- **STATED GOAL**: Please rename "kitchen cabinet" to "cupboard" everywhere it occurs in the records below, and keep everything else unchanged. Leave the pictures out of your answer.

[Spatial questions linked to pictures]
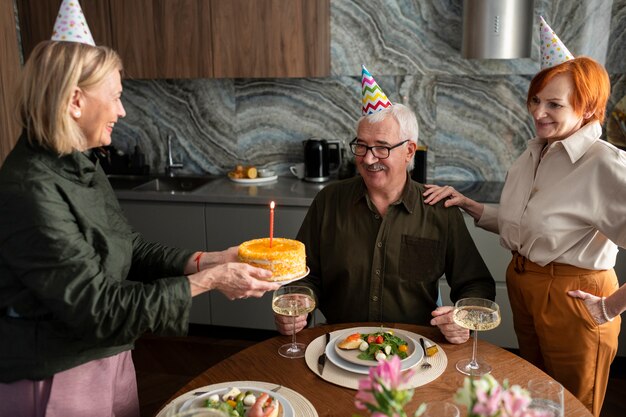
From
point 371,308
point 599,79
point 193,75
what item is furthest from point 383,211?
point 193,75

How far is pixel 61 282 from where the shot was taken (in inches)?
52.9

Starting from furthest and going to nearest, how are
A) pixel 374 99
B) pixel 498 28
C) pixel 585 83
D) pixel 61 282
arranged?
1. pixel 498 28
2. pixel 374 99
3. pixel 585 83
4. pixel 61 282

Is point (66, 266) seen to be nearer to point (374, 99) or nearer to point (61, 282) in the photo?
point (61, 282)

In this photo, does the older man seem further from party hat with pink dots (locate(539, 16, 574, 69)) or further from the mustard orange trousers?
party hat with pink dots (locate(539, 16, 574, 69))

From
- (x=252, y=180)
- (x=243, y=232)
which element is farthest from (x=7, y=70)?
(x=243, y=232)

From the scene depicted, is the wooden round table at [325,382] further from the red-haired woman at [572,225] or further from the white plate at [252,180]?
the white plate at [252,180]

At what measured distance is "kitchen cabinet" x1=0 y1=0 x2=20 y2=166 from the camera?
3.39 metres

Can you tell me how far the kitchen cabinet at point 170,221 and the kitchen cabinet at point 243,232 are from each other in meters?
0.07

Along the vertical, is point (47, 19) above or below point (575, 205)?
above

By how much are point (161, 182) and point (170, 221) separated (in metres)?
0.59

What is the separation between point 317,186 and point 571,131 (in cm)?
182

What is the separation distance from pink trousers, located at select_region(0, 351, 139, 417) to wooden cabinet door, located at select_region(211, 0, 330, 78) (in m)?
2.26

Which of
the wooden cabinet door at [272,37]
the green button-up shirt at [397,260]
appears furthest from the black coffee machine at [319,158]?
the green button-up shirt at [397,260]

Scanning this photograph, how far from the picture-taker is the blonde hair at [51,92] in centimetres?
137
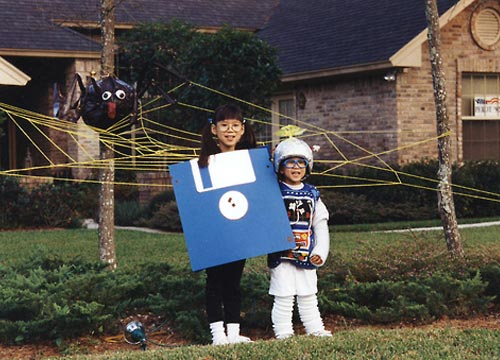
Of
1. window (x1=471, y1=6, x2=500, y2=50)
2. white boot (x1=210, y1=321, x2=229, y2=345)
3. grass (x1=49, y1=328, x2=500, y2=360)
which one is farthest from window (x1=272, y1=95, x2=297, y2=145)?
grass (x1=49, y1=328, x2=500, y2=360)

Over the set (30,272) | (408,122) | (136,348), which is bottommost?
(136,348)

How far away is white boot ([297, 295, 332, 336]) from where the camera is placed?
6516mm

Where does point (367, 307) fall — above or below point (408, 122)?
below

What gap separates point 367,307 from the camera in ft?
24.1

- **RESPONSE TO THIS EXERCISE**:
From
point 371,308
point 599,79
point 193,75
what item is furthest from point 383,211?
point 193,75

How far is pixel 61 282 from where the shot was taken (in inches)?
52.9

Starting from furthest and going to nearest, how are
A) pixel 374 99
B) pixel 498 28
C) pixel 585 83
D) pixel 61 282
arranged?
1. pixel 498 28
2. pixel 374 99
3. pixel 585 83
4. pixel 61 282

Is point (66, 266) seen to be nearer to point (374, 99) or nearer to point (61, 282) in the photo?
point (61, 282)

In this photo, does the older man seem further from party hat with pink dots (locate(539, 16, 574, 69)) or further from the mustard orange trousers?
party hat with pink dots (locate(539, 16, 574, 69))

From
- (x=252, y=180)
- (x=243, y=232)
which element is farthest from (x=7, y=70)?
(x=243, y=232)

From the scene depicted, is the wooden round table at [325,382] further from the red-haired woman at [572,225] or further from the white plate at [252,180]?
the white plate at [252,180]

At what measured distance is "cupboard" x1=0 y1=0 x2=20 y2=166 from the camera?
3.39 metres

Can you tell me how far the cupboard at point 170,221 and the cupboard at point 243,232 are from each other in meters?
0.07

Along the vertical, is point (47, 19) above or below point (575, 205)?
above

By how much are point (161, 182) and point (170, 221) separated (in metres)?
0.59

What is the separation between point 317,186 and point 571,131 (in cm)?
182

What is the separation distance from pink trousers, located at select_region(0, 351, 139, 417) to wooden cabinet door, located at select_region(211, 0, 330, 78) (in m)?
2.26

Which of
the wooden cabinet door at [272,37]
the green button-up shirt at [397,260]
appears furthest from the black coffee machine at [319,158]?
the green button-up shirt at [397,260]

Scanning this photograph, how far from the picture-taker is the blonde hair at [51,92] in centimetres?
137
Of
1. window (x1=471, y1=6, x2=500, y2=50)
2. white boot (x1=210, y1=321, x2=229, y2=345)
3. grass (x1=49, y1=328, x2=500, y2=360)
which one is farthest from window (x1=272, y1=95, x2=297, y2=145)?
grass (x1=49, y1=328, x2=500, y2=360)

Over the set (30,272) | (408,122) | (136,348), which is bottommost?
(136,348)

How far away is white boot ([297, 295, 332, 336]) from where the camera is placed?
6516mm

Where does point (367, 307) fall — above or below point (408, 122)?
below

What gap separates point 367,307 from the camera in ft?
24.1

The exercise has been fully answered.